Ce photographe né en 1942 et d’origine écossaise est connu pour ses photos de mode, de personnalités et d’art qui sont exposées dans le monde entier. Après avoir étudié au Royal College of Art à Londres, il a déménagé aux États-Unis dans les années 70. Il a notamment réalisé les couvertures de Vogue (plus de 200 fois !) et celles du magazine Rolling Stones. Il a été nommé un des photographes qui ont eu le plus d’influence de tous les temps. Albert Watson a aussi créé les photos pour les campagnes publicitaires de marques telles que Gap, Levis, Revlon et Chanel (plus de 650). Ses images ont un impact très fort, sont très travaillées, contrastées (mettant en valeur les ombres, les textures, les couleurs, les lumières : tout jusqu’au moindre détail, Albert Watson recherche la perfection). Elles sont de véritables œuvres d’art, certaines sont devenues des icônes.
Ses photos les plus connues : les nus de Kate Moss, Naomi Campbell, Alfred Hitchcock tenant une oie par le cou (pour la magazine Harper’s Bazaar), Mick Jagger, Jack Nicholson et les photos de Las Vegas (les hôtels, le panneau « God » – The God Sign et la route 15). L’exposition au Fotografiska présente 120 de ses images. L’original de la fameuse photo de Kate Moss (âgée de 17 ans, photographiée nue sur un toit à Marrakesh en 1993) a été vendue en 2007 lors d’une vente aux enchères pour 100 000 dollars.

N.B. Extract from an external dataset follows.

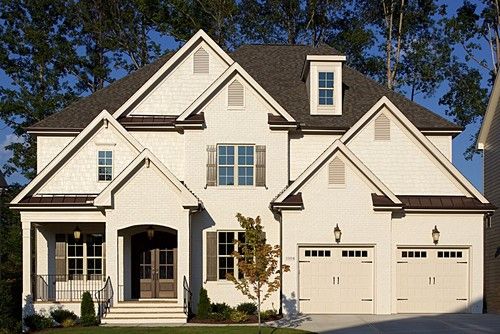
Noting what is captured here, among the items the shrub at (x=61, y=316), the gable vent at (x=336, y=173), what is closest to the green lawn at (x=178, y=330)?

Exposition Oil d’Edward Burtynsky

Edward Burtynsky – du 22 avril au 26 juin 2011

D’origine canadienne, Edward Burtynsky (1955) est célèbre pour ses grands formats de paysages industriels. Ses œuvres sont présentes au musée Guggenheim, à la Galerie Nationale au Canada et à la Bibliothèque Nationale à Paris. Très jeune il s’est intéressé à la photo et c’est son père qui lui a en premier enseigné comment faire des photos noir et blanc. Burtynsky dit avoir été marqué  par l’usine General Motors située dans sa ville natale. Ses photographies décrivent le lien entre la nature et l’industrie à travers des mines, des carrières, des sites de production, d’extraction et de transport d’huile. Ses images sont très expressives et graphiques. Une beauté née de ces paysages dévastés et défigurés. On est partagé entre l’extase et le dégout. On trouve parmi ses photos des montagnes de pneus, des rivières rouge vif de résidus de nickel, le démantèlement de ferrys gigantesques au Bangladesh, les entrelacements infinis d’autoroutes à Los Angeles, les champs d’extraction d’huile en Azerbaïdjan.

Burtynsky a aussi photographié le Deepwater Horizon en train de perdre son huile dans le Golfe du Mexique (avril 2010 à septembre 2010), les fabriques de chaussures en Chine (avec des autorisations qui ont parfois mis un an à être obtenues…). Burtynsky nous montre l’impact grandissant de l’homme sur la planète et ses images nous appellent à réfléchir sur notre mode de vie. il souhaite encourager les gens à vivre de manière plus durable, avec entre autres la création d’un site, un film, des séminaires etc.
L’exposition intitulée Oil nous montre le cycle de vie de ce produit. Son extraction, son transport, son utilisation par les grandes métropoles et l’obssession créée autour de ce produit.